State-based physician assistant loan repayment programs
Believe it or not, various state-specific programs can help you pay off your loans.
There are a few different ways you can see what kind of loan repayment physician assistant programs might be available in your state. The State Loan Repayment Program (SLRP) is a great place to start. And you can find more information on what’s available in your state with the SLRP contacts list and this database run by the Association of American Medical Colleges.
And some of these programs are even more location-specific, with programs that offer support for those working in rural areas.
The Rural Health Information Hub has a comprehensive list of rural repayment programs. One example of these programs is the Massachusetts Community Health Center Primary Care Provider Loan Repayment Program.
With this program, you can be eligible for up to $30,000 in repayment assistance. You have to work in a Massachusetts health center within six months of applying or be employed at one with a tenure of three years or less.
If you don’t see a state loan repayment program that applies to you, consider contacting your alma mater. They might have more resources to help you find repayment assistance.

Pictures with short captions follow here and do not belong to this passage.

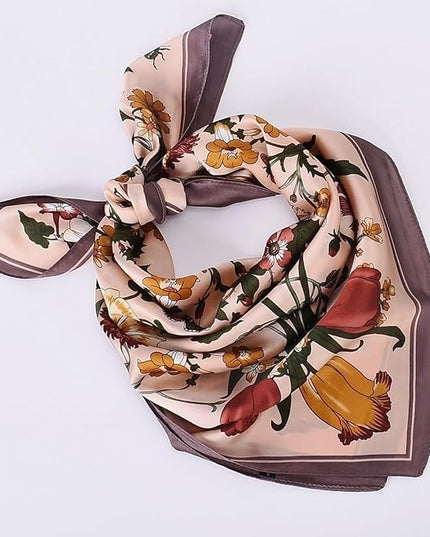 MINIDORA Satin Scarves for Women 27.5 × 27.5 inches Medium Square Elegant Silk Feeling Head Scarf
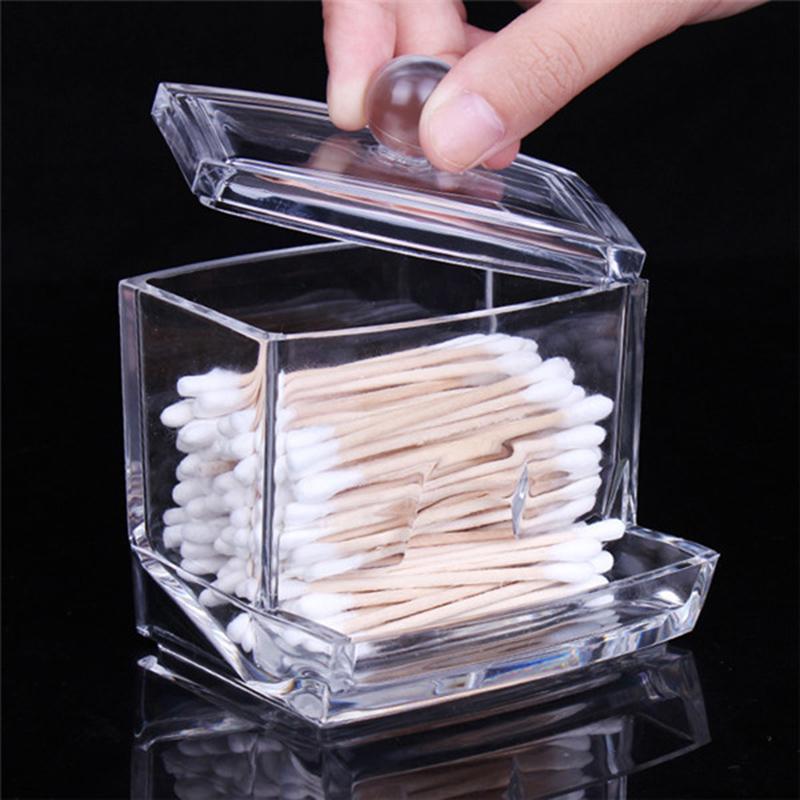 Buy Acrylic Cotton Swabs Storage Holder Box Portable Transparent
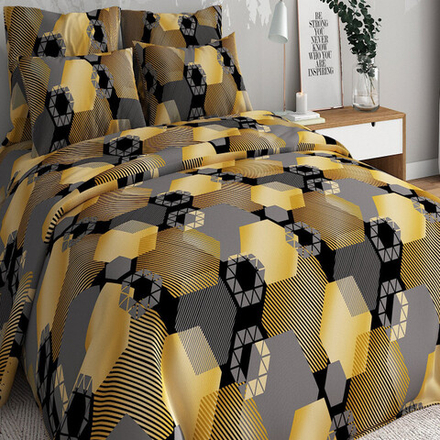 Комплект постельного белья "ВЛ. ЗОЛОТЫЕ ШЕСТИГРАННИКИ", перкаль, 100% хлопок.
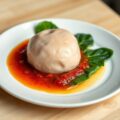 Vismousse met paprikacoulis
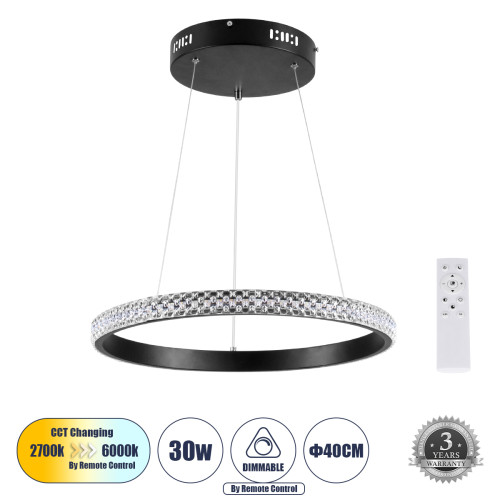  DIAMOND 61128 Pendant Light Ring-Circle LED CCT 30W 3513lm 360° AC 220-240V - Switching Lighting via Remote Control All In One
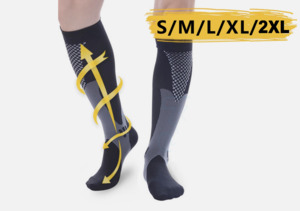 Compression Socks Relief Aching Feet Varicose Vein * 2 Sizes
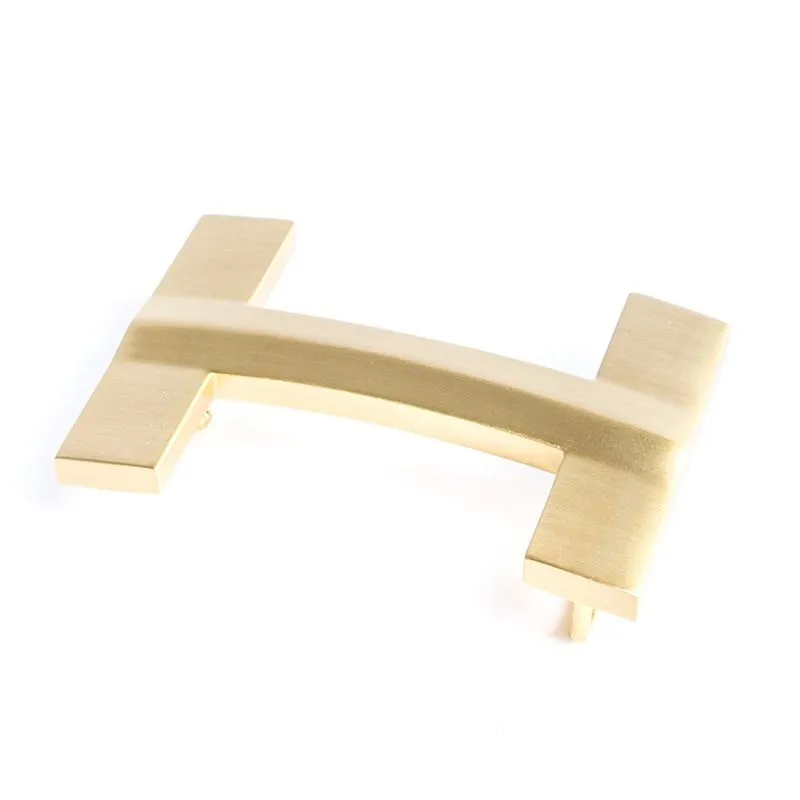 Premio Solid Brass H Leather Belt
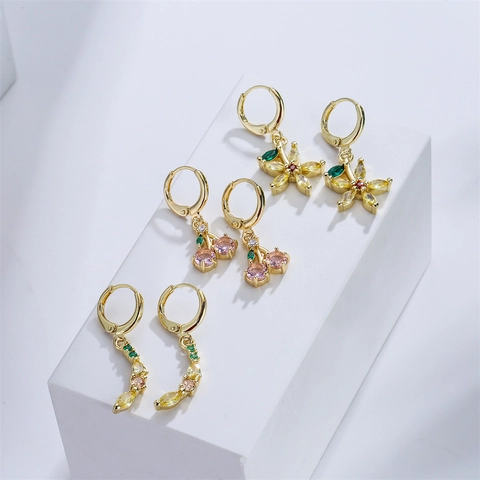 Ins Stijl Kleurrijke Zirkoon Bloem Kers Geometrische Oorringen Koper 18K Verguld Sieraden Voor Dames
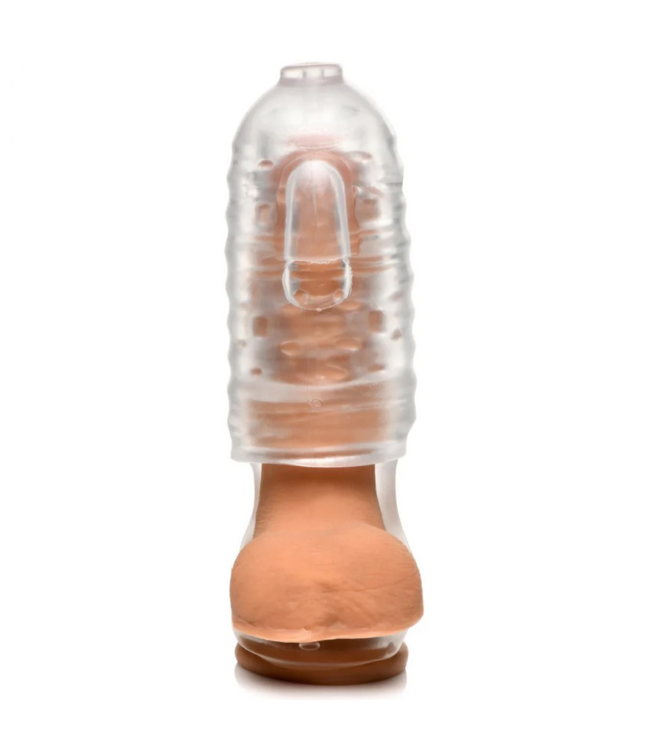 XR Brands Milker TPE Transparent Masturbator with Ball Strap for Ultimate Pleasure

Scholarships and grants if you’re still in school
Are you not yet a practicing physician assistant, but interested in keeping your educational costs down? Great! You should always be on the lookout for new scholarships and grants as they apply to your field of study.

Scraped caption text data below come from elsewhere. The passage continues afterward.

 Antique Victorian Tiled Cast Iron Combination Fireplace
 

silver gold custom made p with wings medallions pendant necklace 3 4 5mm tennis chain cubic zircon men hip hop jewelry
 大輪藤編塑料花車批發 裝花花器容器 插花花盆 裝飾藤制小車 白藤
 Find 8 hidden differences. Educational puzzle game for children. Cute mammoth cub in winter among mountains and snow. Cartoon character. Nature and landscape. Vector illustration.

Look for scholarships specific to your state, your city or county, and even your school. You might be surprised by just how many scholarships there are for your field of study.
To give you a good head start, here’s a list of scholarships and grants that are available now.
- AAPA Past Presidents Scholarship
- AAPA Rural Health Caucus Scholarship and Ron Nelson Memorial Scholarship
- Association of Physician Assistants in Oncology Scholarship
- Gallagher Student Health Careers Scholarship Program
- NHSC Scholarship Program
- PA Foundation Student Scholarships
- Tuition assistance from various branches of the military
- Various scholarships from the PA Foundation
The cost of becoming a physician assistant
By now you’ve probably realized that the costsof becoming a physician assistant is a bit of a double-edged sword. It’ll take a lot out of your pocket now, but the pay could be worth it later.
According to the Bureau of Labor Statistics (BLS), the median yearly pay for a physician assistant in 2016 was $101,480. That’s $48.79 per hour. Even better, the BLS expects the job outlook from 2014-2024 to grow “much faster than average” at 30 percent.
But how much does it cost to make that happen? Total cost varies depending on your school, but with the master’s degree requirement, it’s not easy to come out unscathed by student loan debt.
In 2016, The Physician Assistant Education Association released a 2015 matriculating student survey. One of the questions in the survey was, “What do you anticipate your total debt (excluding personal debt) will be from attending PA school?”
Of those surveyed, 21.9 percent expect a debt of $100,000 to $124,999; 20.8 percent said $75,000 to $99,999; and 14.5 percent said $50,000 to $74,999.
In total, that means the majority of respondents expected to owe anywhere from $75,000 to more than $124,000 in student debt. And even with a median $101,480 salary, that’s quite a burden to bear.
So if you’re just starting out in your career and battling giant student loan payments, it’s worth your time to investigate all of these repayment and forgiveness programs. Don’t leave money sitting on the table.
It’s not easy caring for people all day only to go home and worry about your student loans. But if you qualify for a physician assistant loan repayment program, you can put in a hard day’s work, doing what you love, and get rest easy at home.